Наряду с чтением идут, как всегда у Пушкина, живые беседы с одаренными и начитанными людьми, нередко не менее ценные для него, чем страницы великих книг. Рядом с Шекспиром и Гёте Пушкин упоминает в своем письме одного англичанина — глухого философа и умного атеиста. Это был врач Воронцова доктор Вильям Гутчинсон — тот самый, о котором говорит Вигель, побывавший летом 1823 года в Белой Церкви: «Предметом общего, особого внимания гордо сидел тут англичанин-доктор, длинный, худой, молчаливый и плешивый, которому Воронцов, как соотечественнику[34], поручил наблюдение за здравием жены и малолетней дочери; перед ним только одним стояла бутылка красного вина».

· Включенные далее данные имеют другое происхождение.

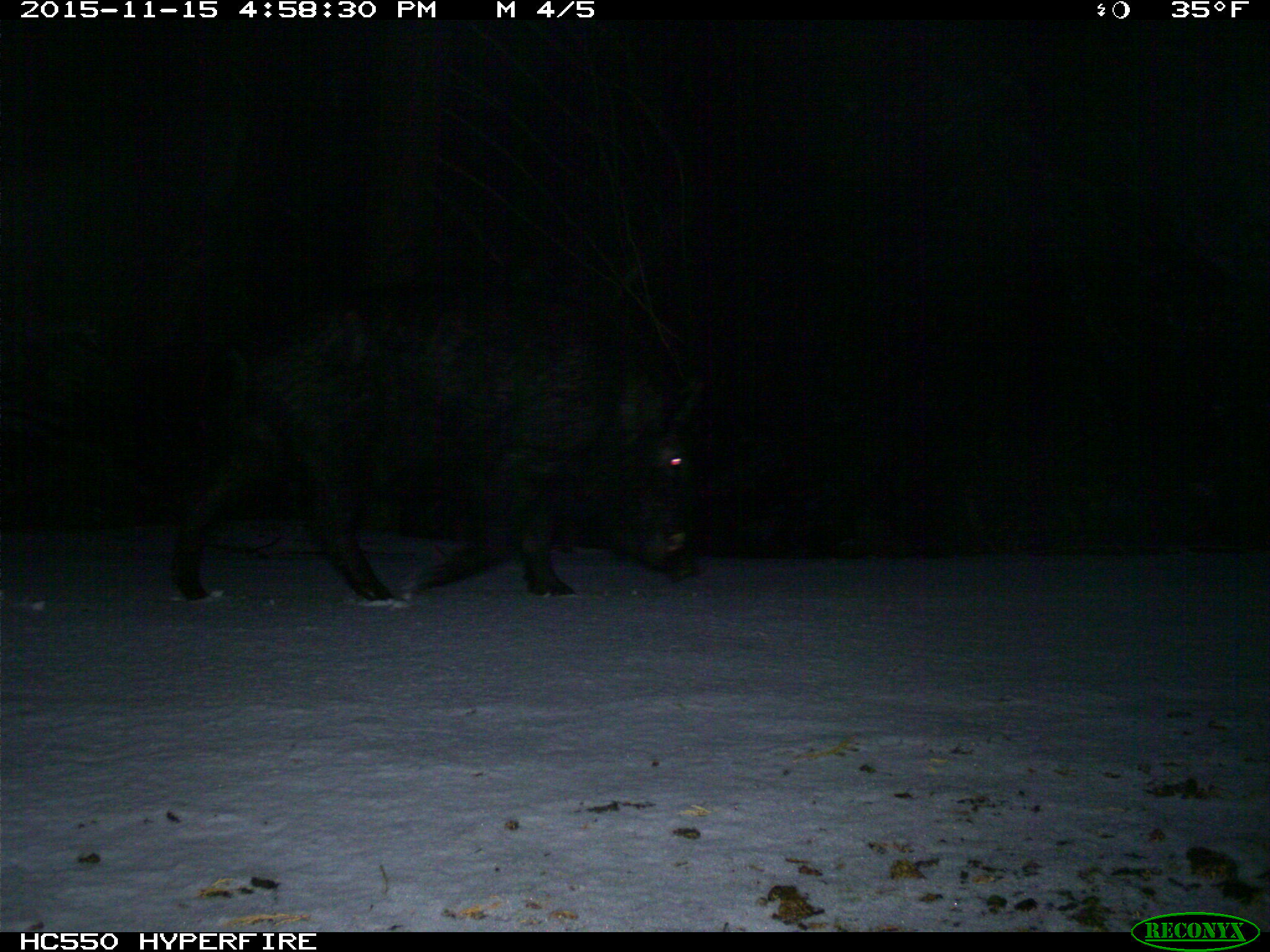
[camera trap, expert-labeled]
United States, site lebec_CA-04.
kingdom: Animalia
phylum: Chordata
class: Mammalia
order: Artiodactyla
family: Suidae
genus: Sus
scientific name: Sus scrofa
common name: wild boar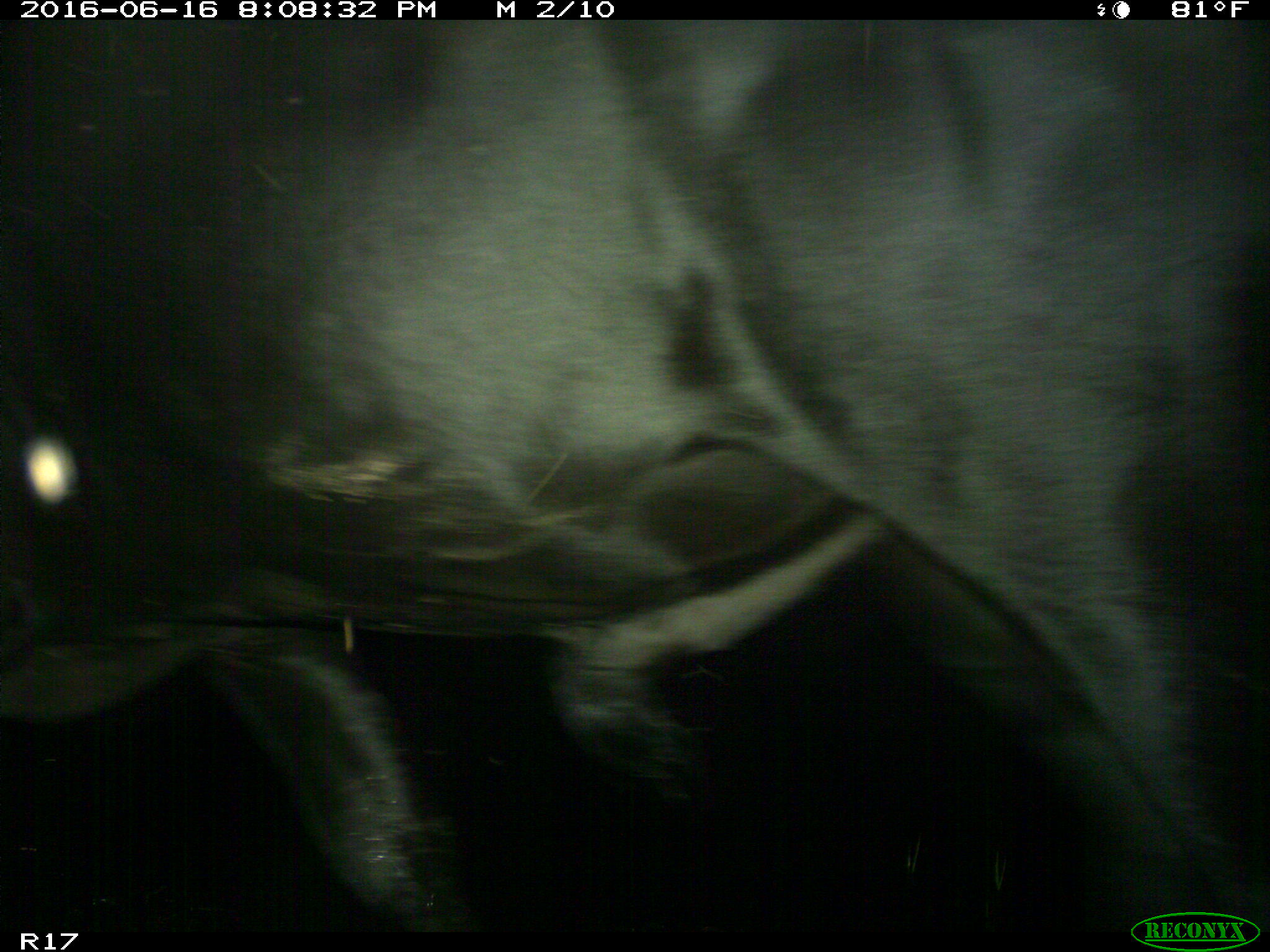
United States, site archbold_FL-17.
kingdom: Animalia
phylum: Chordata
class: Mammalia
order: Artiodactyla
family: Bovidae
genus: Bos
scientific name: Bos taurus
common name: domestic cow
Bos taurus (domestic cow).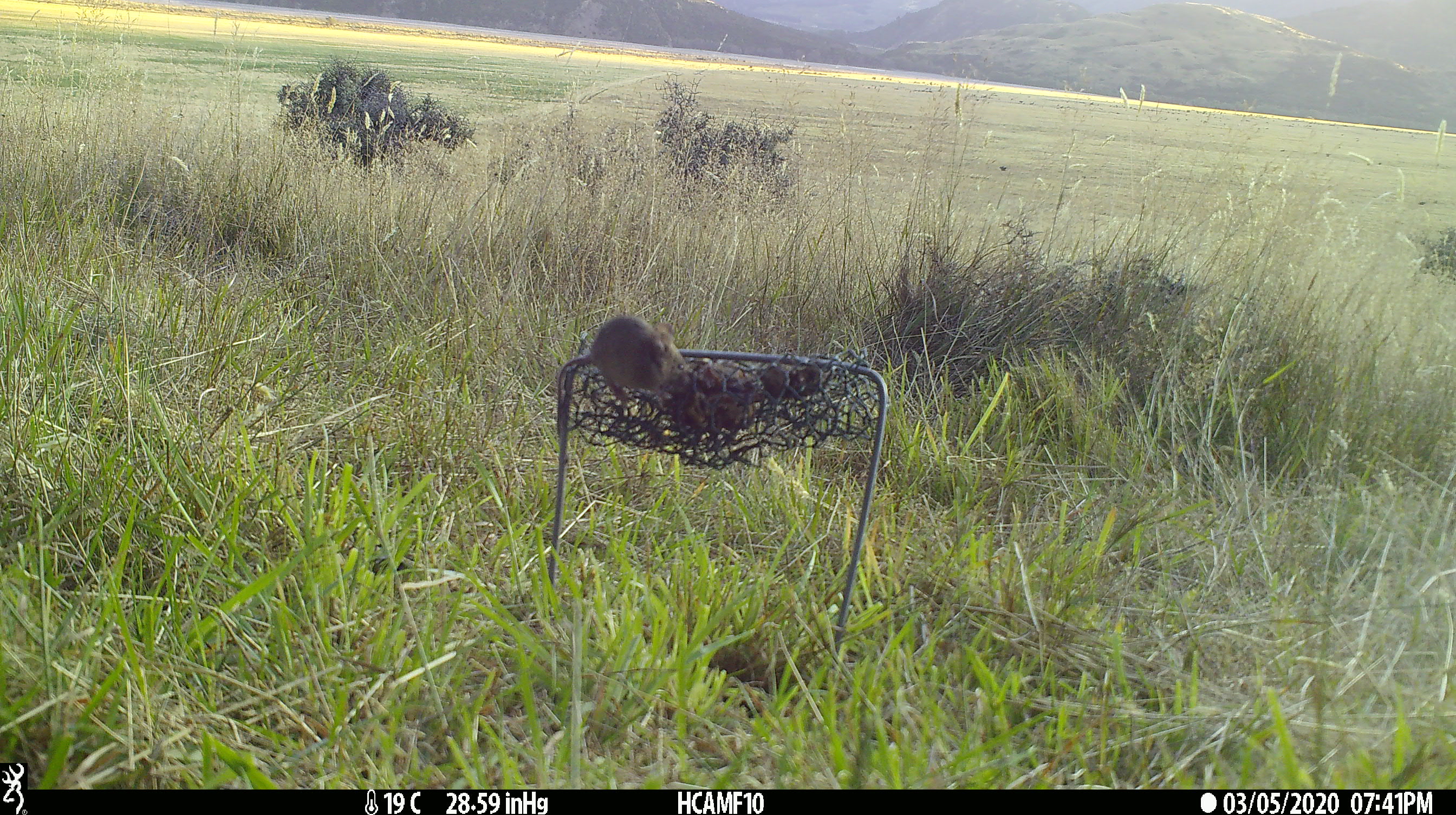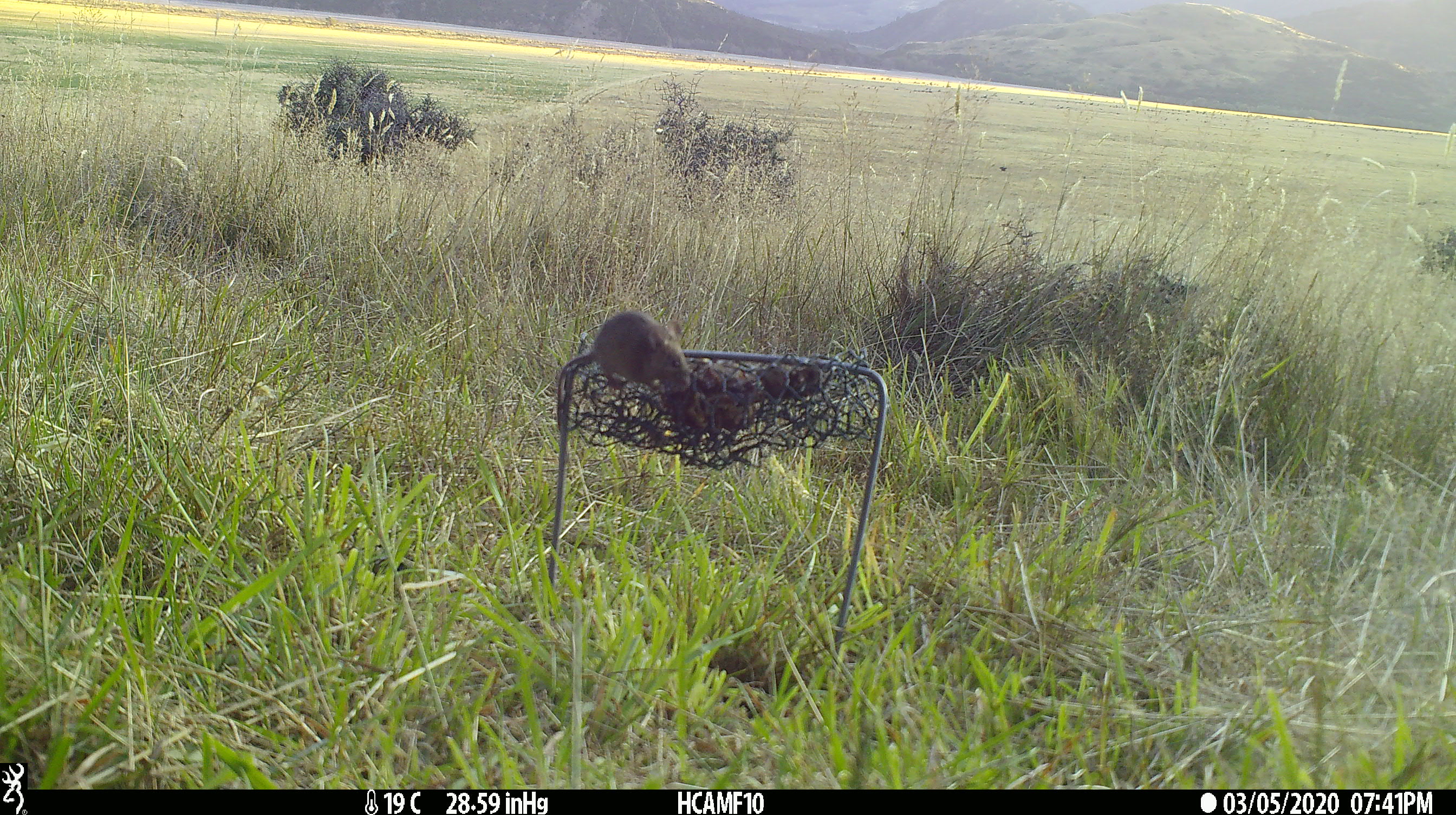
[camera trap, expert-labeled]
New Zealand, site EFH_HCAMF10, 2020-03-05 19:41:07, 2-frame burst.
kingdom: Animalia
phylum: Chordata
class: Mammalia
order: Rodentia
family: Muridae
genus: Mus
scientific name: Mus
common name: mouse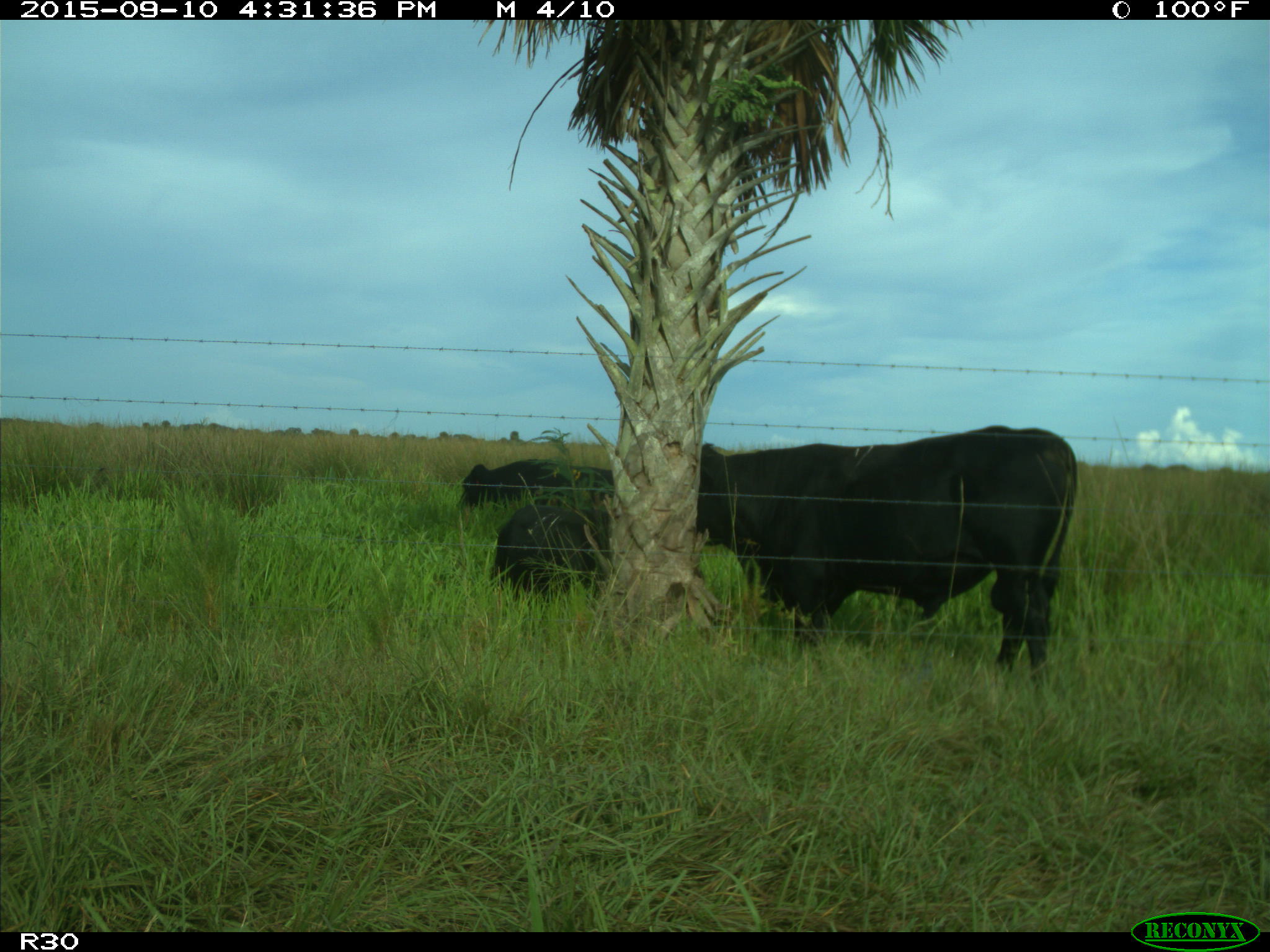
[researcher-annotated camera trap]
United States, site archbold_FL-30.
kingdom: Animalia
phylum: Chordata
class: Mammalia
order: Artiodactyla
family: Bovidae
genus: Bos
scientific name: Bos taurus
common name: domestic cow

Он был не только медиком, но еще ученым и писателем. «Он исписал, — свидетельствует Пушкин, — листов 1000, чтобы доказать, что не может быть разумного Существа, управляющего миром, мимоходом уничтожая слабые доказательства бессмертия души». У него-то Пушкин и берет зимою 1824 года «уроки чистого афеизма». Это был незаурядный европейский ученый: Гутчинсон состоял членом английского Линнеевского общества, учрежденного в честь великого шведского натуралиста, участвовал в виднейших медицинских объединениях Лондона и Парижа, написал большое судебно-медицинское исследование «О детоубийстве», посвященное известному публицисту и политику Макинтошу, получившему в 1793 году от Национального собрания французское гражданство за свою «Апологию французской революции».
Встретившись в Одессе с философом-материалистом, написавшим огромный трактат в опровержение идеи бога и бессмертия души, Пушкин с обычной для него потребностью расширять свои познания начинает «брать уроки» у этого «умного афея». Вольнодумство Пушкина, основанное на традициях французского просвещения с его компромиссными моментами «деизма», могло получить теперь новое углубление от вольных лекций мыслителя-англичанина, вероятно, развивавшего перед ним критическую доктрину своих великих соотечественников. Из этих живых философских диалогов Пушкин вынес впечатление «чистого афеизма», то-есть абсолютного, безусловного безверия, освобожденного от всех смягчающих оговорок и нейтрализующих уступок.
XIГНЕВ ТИВЕРИЯ
Об увлечении Пушкина атеистической философией вскоре узнал и Воронцов. За поведением поэта он следил чрезвычайно пристально и получал о нем сведения сразу из нескольких источников — от одесского градоначальника, от полицеймейстера, от правителя своей канцелярии и, наконец, от столичной полиции, представлявшей губернаторам выписки из перлюстрированной корреспонденции.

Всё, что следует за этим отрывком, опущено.